Commission unique des valeurs mobilières

Une agence sans siège social

Le Bureau de transition se défend de proposer une structure décentralisée pour calmer le Québec, l'Alberta et le Manitoba

AMF - Québec inc. VS Toronto inc.

François Desjardins - La commission fédérale des valeurs mobilières que veut créer le gouvernement Harper n'aura pas de siège social à Toronto mais des bureaux locaux dans chacune des provinces, indique le plan dévoilé hier par l'équipe chargée de piloter sa mise en marche, prévue en juillet 2012. Certains bureaux pourraient toutefois jouer un rôle clé.
La direction du Bureau de transition canadien en valeurs mobilières, qui a le mandat de tracer la marche à suivre, s'est défendue d'avoir choisi cette structure uniquement dans le but de calmer les provinces encore récalcitrantes que sont le Québec, l'Alberta et le Manitoba.
«Ce n'était pas le but. Ce que nous avons tenté de faire, c'est d'avoir une structure efficace.
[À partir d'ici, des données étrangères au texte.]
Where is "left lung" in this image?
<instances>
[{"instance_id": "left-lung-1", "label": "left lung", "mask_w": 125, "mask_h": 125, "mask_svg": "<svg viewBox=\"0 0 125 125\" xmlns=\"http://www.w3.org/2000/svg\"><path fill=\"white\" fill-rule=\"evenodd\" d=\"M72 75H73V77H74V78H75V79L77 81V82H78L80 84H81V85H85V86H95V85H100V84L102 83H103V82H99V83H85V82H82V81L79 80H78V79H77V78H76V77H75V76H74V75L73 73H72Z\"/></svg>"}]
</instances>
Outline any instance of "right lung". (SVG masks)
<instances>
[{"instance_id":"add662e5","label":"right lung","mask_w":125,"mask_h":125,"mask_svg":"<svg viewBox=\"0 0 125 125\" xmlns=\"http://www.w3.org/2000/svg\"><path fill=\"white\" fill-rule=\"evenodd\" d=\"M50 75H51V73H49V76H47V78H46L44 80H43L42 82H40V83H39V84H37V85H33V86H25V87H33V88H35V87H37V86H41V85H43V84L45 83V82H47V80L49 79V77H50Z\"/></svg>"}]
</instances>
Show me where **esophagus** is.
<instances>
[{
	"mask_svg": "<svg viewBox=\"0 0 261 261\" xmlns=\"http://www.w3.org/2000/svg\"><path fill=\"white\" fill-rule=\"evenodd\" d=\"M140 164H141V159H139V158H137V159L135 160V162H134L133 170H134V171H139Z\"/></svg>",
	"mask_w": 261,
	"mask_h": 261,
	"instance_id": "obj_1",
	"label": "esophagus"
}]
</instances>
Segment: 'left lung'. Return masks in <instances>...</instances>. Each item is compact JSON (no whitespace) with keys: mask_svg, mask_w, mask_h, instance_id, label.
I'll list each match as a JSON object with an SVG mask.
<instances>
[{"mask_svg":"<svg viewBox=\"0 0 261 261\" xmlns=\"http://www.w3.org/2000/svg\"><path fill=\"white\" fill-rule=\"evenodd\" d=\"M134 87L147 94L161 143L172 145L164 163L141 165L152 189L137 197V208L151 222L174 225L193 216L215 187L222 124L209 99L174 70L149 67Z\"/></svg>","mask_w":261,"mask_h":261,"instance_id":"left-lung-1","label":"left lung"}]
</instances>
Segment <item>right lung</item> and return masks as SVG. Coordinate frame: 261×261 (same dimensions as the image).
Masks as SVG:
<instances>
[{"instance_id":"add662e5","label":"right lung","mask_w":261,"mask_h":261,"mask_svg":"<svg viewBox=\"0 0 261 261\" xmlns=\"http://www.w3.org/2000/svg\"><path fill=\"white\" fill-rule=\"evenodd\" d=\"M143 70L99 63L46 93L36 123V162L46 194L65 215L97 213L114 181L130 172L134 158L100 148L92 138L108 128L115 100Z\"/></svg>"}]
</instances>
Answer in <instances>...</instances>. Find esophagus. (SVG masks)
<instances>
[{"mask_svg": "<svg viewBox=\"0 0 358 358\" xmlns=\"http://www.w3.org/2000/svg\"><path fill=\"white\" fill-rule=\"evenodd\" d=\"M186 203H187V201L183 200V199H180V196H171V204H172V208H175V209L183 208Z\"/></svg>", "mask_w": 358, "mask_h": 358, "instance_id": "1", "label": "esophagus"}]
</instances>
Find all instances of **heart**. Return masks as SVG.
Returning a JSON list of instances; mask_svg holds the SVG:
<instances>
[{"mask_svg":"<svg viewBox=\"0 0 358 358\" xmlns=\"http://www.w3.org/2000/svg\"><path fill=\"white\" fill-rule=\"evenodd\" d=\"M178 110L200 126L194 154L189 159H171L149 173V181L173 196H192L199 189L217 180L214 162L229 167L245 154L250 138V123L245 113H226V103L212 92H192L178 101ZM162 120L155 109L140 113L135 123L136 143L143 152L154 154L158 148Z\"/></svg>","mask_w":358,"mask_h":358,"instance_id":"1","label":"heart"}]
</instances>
Et dans le processus, il se trouve que ça touche à l'angoisse exprimée par certaines provinces qui craignent une perte de leur expertise locale», a dit lors d'un entretien le vice-président du Bureau, Bryan Davies.
«Nous ne croyons pas que ce serait une bonne idée de tout centraliser», a ajouté M. Davies.
Cependant, le «plan de transition» indique clairement que «certains bureaux pourraient assumer de nouvelles fonctions pour refléter le mandat élargi» de la commission, notamment par rapport aux enquêtes criminelles. «De plus, certains bureaux locaux joueront des rôles de soutien à l'échelle nationale pour générer des économies d'échelle, traiter la surcharge de travail et offrir des capacités de sauvegarde.»
Une attachée de presse du ministre des Finances du Québec, Raymond Bachand, a indiqué que ce dernier ne souhaitait pas faire de commentaires pour l'instant.
Le projet fédéral, qui emprunterait d'abord la réglementation déjà en place, vise essentiellement à créer un régime pancanadien auquel les provinces peuvent adhérer sur une base volontaire. Le ministre des Finances, Jim Flaherty, a présenté le projet de loi en mai puis l'a immédiatement soumis à la Cour suprême pour un avis constitutionnel.
Le projet porte entre autres sur la création d'un comité d'investisseurs et d'un tribunal pancanadien. Les causes de nature criminelle continueraient toutefois d'être entendues par les tribunaux compétents déjà en place.
Envahir un champ de compétence
En vertu de l'article 92.13 de la Constitution, qui porte sur «la propriété et les droits civils», les valeurs mobilières sont de compétence provinciale. Cependant, Ottawa plaide que l'article 91.2, qui lui donne la responsabilité du «trafic et du commerce», devrait aussi englober les valeurs mobilières.
La Cour suprême doit entendre les arguments d'Ottawa et des provinces en avril 2011. Le Bureau de transition croit que le Parlement pourrait faire adopter sa loi en décembre 2011 et que l'Autorité canadienne de réglementation des valeurs mobilières — son nom officiel — pourrait démarrer en juillet 2012.
Dans un communiqué, le ministre Flaherty a insisté sur l'importance d'une transition «sans heurts, tant pour les professionnels que pour les investisseurs».
De son côté, le gouvernement Charest a demandé à la Cour d'appel du Québec de se prononcer sur la faisabilité constitutionnelle du projet fédéral. Cette cause, à laquelle participeront notamment des avocats fédéraux, sera entendue en janvier 2011.
L'Autorité des marchés financiers (AMF), qui assure l'encadrement de l'industrie au Québec, a déjà fait valoir que la création d'une agence fédérale et la mise sur pied d'un siège à Toronto — comme le souhaite l'Ontario — auraient des conséquences désastreuses pour le milieu financier du Québec. Lors d'une entrevue au Devoir en mai, le p.-d.g. de l'AMF, Jean St-Gelais, avait dit que l'organisation ne voulait pas devenir «un gros bureau régional qui fait du "rubber-stamping"».
Les promoteurs d'un régime pancanadien font valoir qu'il serait plus efficace que l'actuel système décentralisé. Ses détracteurs répondent que le système canadien se classe déjà très bien à l'échelle mondiale.
Lundi, un attaché de presse du ministre des Finances de l'Ontario, Dwight Duncan, a dit que les libéraux de Queen's Park appuient le projet Flaherty «en principe». «Je pense que nous pouvons encore faire valoir les mérites de Toronto», a dit le porte-parole.
En mai, toutefois, le premier ministre Stephen Harper lui-même avait exprimé un doute sur les visées ontariennes. «Comme Albertain, je n'ai aucune envie de voir ce secteur se concentrer à Toronto», avait-il dit à la Chambre des communes.